→ **Page excerpt**

===

Decision for Linear Models:
Model 1 or Model 2 is preferred due to lower AIC, simpler structure, and comparable Adjusted R².
Logistic Regression Models
Significant predictors: AGE, CAR_AGE, KIDSDRIV_LOG, HOMEKIDS_LOG (p-values < 0.05).
Significant predictors: AGE, KIDSDRIV_RATIO, and HOMEKIDS_LOG.
Interaction term AGE:CAR_AGE is not significant (p = 0.549), indicating no meaningful contribution.
Decision for Logistic Models:
Model 1 is preferred due to lower AIC and a more parsimonious structure.
So based on the above metrics and comparison, our final model selection is: Model1 for both linear regression and logistic regression.
Let’s generate the ROC Curves for better decision:
# Predict probabilities on the training dataset
insurance_training$probailities_reg1 <- predict(log_model1, newdata = insurance_training, type = "response")
insurance_training$pred_class_reg1 <- ifelse(insurance_training$probailities_reg1 > 0.5, 1, 0)
# Calculate the ROC curve
roc_curve <- roc(insurance_training$TARGET_FLAG, insurance_training$probailities_reg1)

===

→ **Data extract**

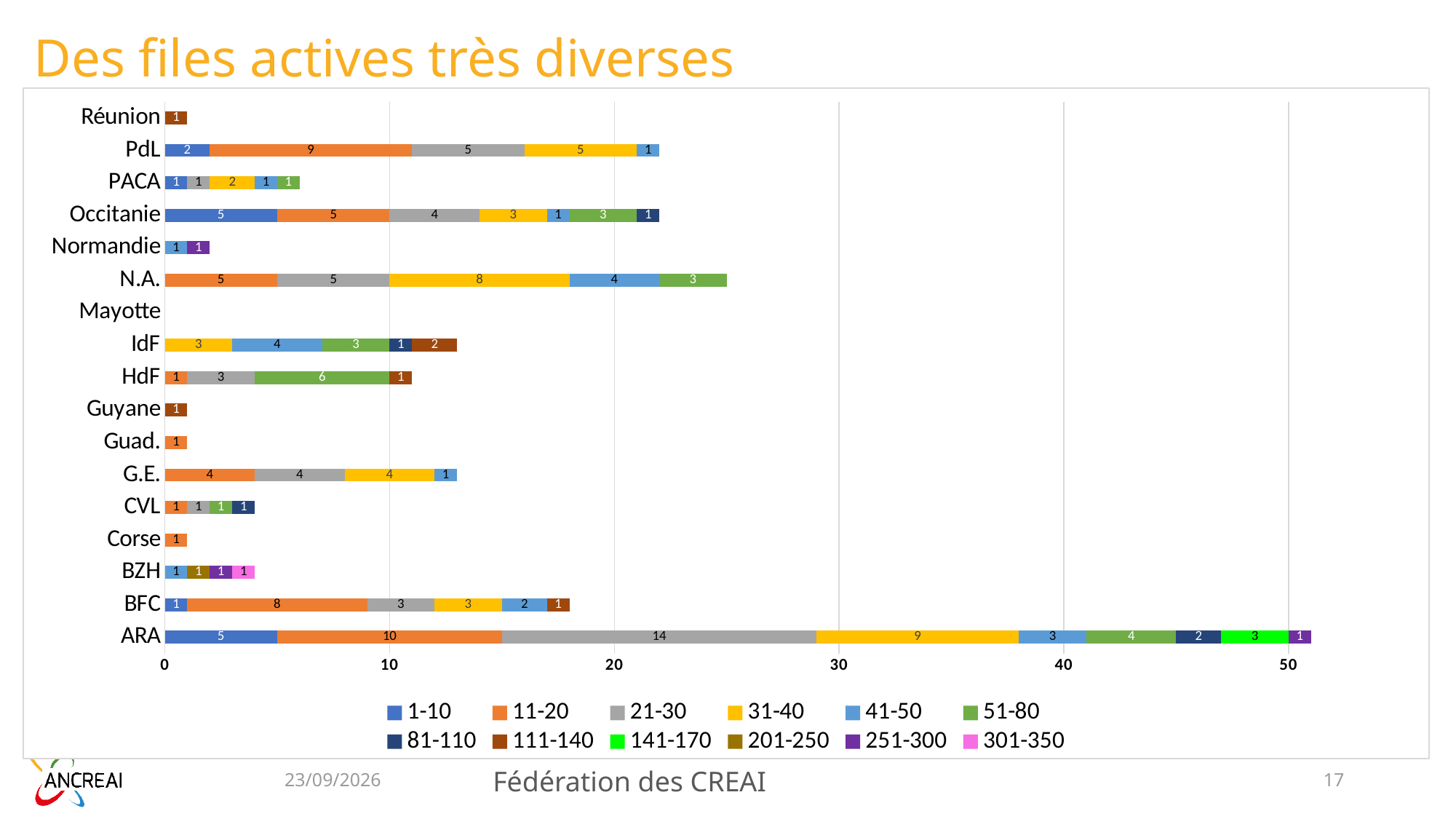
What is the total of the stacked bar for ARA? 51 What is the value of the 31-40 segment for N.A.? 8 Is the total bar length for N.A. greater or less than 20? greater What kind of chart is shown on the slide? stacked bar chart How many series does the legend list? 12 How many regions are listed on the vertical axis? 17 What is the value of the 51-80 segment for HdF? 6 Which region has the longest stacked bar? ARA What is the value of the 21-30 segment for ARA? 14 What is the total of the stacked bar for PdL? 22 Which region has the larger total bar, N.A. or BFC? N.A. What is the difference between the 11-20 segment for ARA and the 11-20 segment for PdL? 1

===

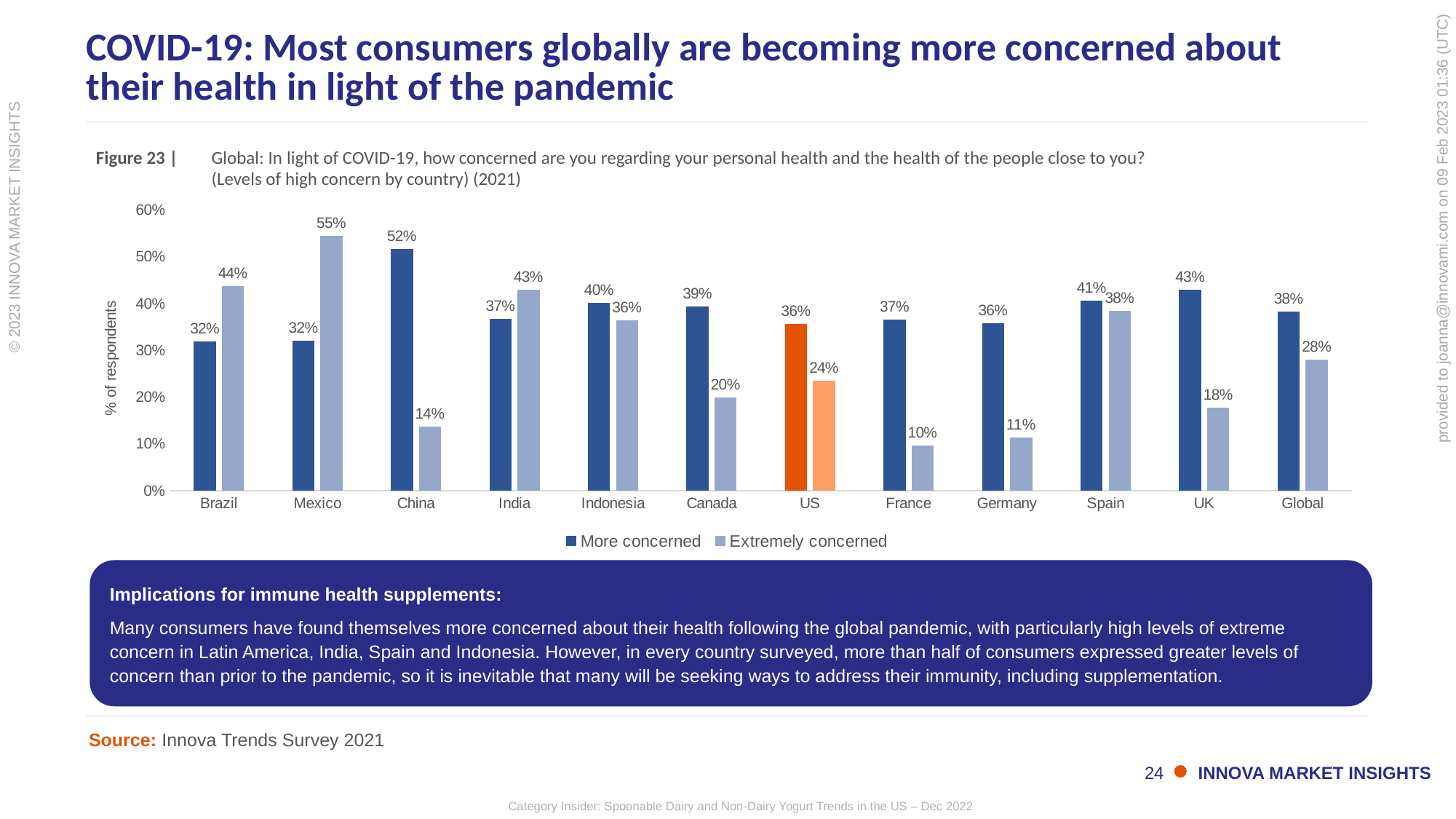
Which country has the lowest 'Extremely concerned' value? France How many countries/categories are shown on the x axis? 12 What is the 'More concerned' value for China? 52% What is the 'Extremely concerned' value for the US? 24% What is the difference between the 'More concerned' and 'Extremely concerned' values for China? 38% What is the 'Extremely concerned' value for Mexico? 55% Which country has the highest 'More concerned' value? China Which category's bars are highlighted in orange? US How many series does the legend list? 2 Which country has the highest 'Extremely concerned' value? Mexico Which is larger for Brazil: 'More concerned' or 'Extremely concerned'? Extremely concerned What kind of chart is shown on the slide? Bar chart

===

→ **Your task**
Reproduce the part of the regression model-selection excerpt that opens with the words containing "Significant predictors: AGE, KIDSDRIV_RATIO, and" and closes with "ifelse(insurance_training$probailities_reg1 > 0.5, 1, 0)".

→ **Task result**
Significant predictors: AGE, KIDSDRIV_RATIO, and HOMEKIDS_LOG.
Interaction term AGE:CAR_AGE is not significant (p = 0.549), indicating no meaningful contribution.
Decision for Logistic Models:
Model 1 is preferred due to lower AIC and a more parsimonious structure.
So based on the above metrics and comparison, our final model selection is: Model1 for both linear regression and logistic regression.
Let’s generate the ROC Curves for better decision:
# Predict probabilities on the training dataset
insurance_training$probailities_reg1 <- predict(log_model1, newdata = insurance_training, type = "response")
insurance_training$pred_class_reg1 <- ifelse(insurance_training$probailities_reg1 > 0.5, 1, 0)